The Crowsnest shot up this week as well. Some very good nymphing and streamer fishing is reported. The Oldman remains in fishable shape tho it did rise considerably in the heat mid week. Think streamers and deep nymphs. There are pockets of good dry fly fishing in the softest edge waters.
I’d like to remind you our high country cutthroat and rainbow trout spawning waters remain closed, so too the Red Deer R below Dickson Dam. Our regulations have had a great move to protect trout during their spawning season so if you’re out fishing and think you want to fish the Ram River, for example, know that the cutthroat trout are spawning so it’s closed until mid June. Think through when a river’s trout spawn and you’ll figure out when it’s closed. Bulls, browns, and brookies are fall spawners. Rainbows, cutts, grayling, and golden trout are spring spawners. This is the brief version of things just in case you don’t know, but stream specific regulations are available in your regs.
Fish Tales Fly Shop
The Bow isn’t producing quite as well as it was a few weeks ago but folks should still try to take advantage of early season opportunities. The bug life is prolific with midges, BWO, March browns, small caddis, and skwala activity on the surface, and a multitude of nymphs, leeches, and minnow life below.
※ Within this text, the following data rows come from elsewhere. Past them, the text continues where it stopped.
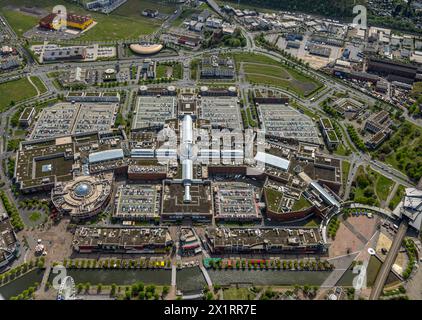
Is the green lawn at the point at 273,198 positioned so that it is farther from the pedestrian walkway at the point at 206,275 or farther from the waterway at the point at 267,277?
the pedestrian walkway at the point at 206,275

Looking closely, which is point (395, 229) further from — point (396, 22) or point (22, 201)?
point (396, 22)

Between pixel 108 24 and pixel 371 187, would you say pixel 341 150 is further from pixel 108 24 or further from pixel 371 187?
pixel 108 24

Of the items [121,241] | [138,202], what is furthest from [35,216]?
[138,202]

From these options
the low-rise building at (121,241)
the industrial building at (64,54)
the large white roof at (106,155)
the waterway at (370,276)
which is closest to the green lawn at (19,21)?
the industrial building at (64,54)

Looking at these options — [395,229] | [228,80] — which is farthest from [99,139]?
[395,229]

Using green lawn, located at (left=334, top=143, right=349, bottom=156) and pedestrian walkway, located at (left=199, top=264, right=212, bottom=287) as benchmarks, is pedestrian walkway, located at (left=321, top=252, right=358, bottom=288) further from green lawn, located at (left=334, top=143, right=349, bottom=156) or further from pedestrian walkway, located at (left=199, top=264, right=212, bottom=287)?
green lawn, located at (left=334, top=143, right=349, bottom=156)
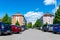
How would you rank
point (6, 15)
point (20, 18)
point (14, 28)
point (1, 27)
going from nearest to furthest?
point (1, 27)
point (14, 28)
point (6, 15)
point (20, 18)

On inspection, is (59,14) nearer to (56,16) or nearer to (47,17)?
(56,16)

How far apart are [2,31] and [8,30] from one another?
979 millimetres

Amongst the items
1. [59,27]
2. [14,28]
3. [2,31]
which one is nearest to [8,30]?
[2,31]

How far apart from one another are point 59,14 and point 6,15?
49.7 meters

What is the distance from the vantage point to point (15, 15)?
179875 millimetres

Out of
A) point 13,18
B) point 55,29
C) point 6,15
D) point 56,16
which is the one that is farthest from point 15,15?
point 55,29

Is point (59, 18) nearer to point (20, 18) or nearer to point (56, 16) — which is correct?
point (56, 16)

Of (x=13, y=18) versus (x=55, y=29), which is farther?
(x=13, y=18)

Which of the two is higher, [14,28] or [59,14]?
[59,14]

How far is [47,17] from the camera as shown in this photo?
7185 inches

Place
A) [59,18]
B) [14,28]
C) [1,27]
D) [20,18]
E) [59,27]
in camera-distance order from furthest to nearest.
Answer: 1. [20,18]
2. [59,18]
3. [59,27]
4. [14,28]
5. [1,27]

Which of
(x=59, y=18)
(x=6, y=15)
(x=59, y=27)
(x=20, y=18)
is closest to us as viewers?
(x=59, y=27)

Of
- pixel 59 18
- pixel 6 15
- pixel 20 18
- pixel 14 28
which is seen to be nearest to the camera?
pixel 14 28

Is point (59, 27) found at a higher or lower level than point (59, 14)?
lower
River levels are up a bit from a couple weeks ago (about 67 cms at the time of writing) which means the clarity has dropped. Sections of the river – particularly below the Highwood – are a classic ‘streamer green’ color at the moment. Don’t by shy about trying your luck with a big streamer like a Dungeon, Urchin bugger, Polar Minnow, or Skiddish Smolt.
Nymphing will still be your best method on the Bow with San Juan Worms, black copper johns, pheasant tails, prince nymphs, and golden/skwala stonefly imitations being some of the go-to patterns.
If you’re out in the next while be sure to take a few minutes to watch the water before beginning to wade as you may stumble upon delicate risers. We saw many March browns during our Mackinnon to Jansen Island (Legacy) float on Tuesday. It’s a sight to behold when you see those big dries drifting down the water (and even better when you see a fish rise to them….) Try a larger Adams or a March brown pattern if you find yourself out and able to fish risers. Other dries to try include griffith’s gnat, swisher’s dancing caddis, or a parachute Adams. The hatches have been prolific which means the fish are fattening up on the Bow-river-smorgasbord that is spring.
Nancy @ Fish Tales Fly Shop
And one final note. We had a special note from the Raven Brood Trout Station. “Howdy folks. Just a friendly reminder that all waters within the Raven Brood Trout Station and the boundaries of SW-05-36-05-W5M are permanently closed to angling to protect the springs and the hatchery from disease. If you want to visit us and go for a walk to see the show pond fish or tour the hatchery as well as photograph the many birds, please come down HWY 22 and use our front entrance off of TWP RD 360. We offer a lovely tour on saturdays and our day use and springs area offers excellent fish and bird viewing opportunities during day use hours. Stay tuned for updates on the new Wren Trail that will provide additional access to some excellent birding and wildlife viewing habitats. Thanks for your understanding and compliance. To help keep everyone from getting confused or lost on our property here is a nice tidy air photo from Google Earth. the orange line is the property boundary for the Raven Brood Trout Station and as such shows all waters within SW-05-36-05-W5M. Those waters include, The Raven Springs and show pond areas, the upper and middle reaches of Beaver Creek, and lower Beaver Creek below the weir up to the confluence of Beaver Creek with The Raven River.”
We’d like to remind people that just because a sign might be down or a fence out of position is no excuse to sneak into closed waters.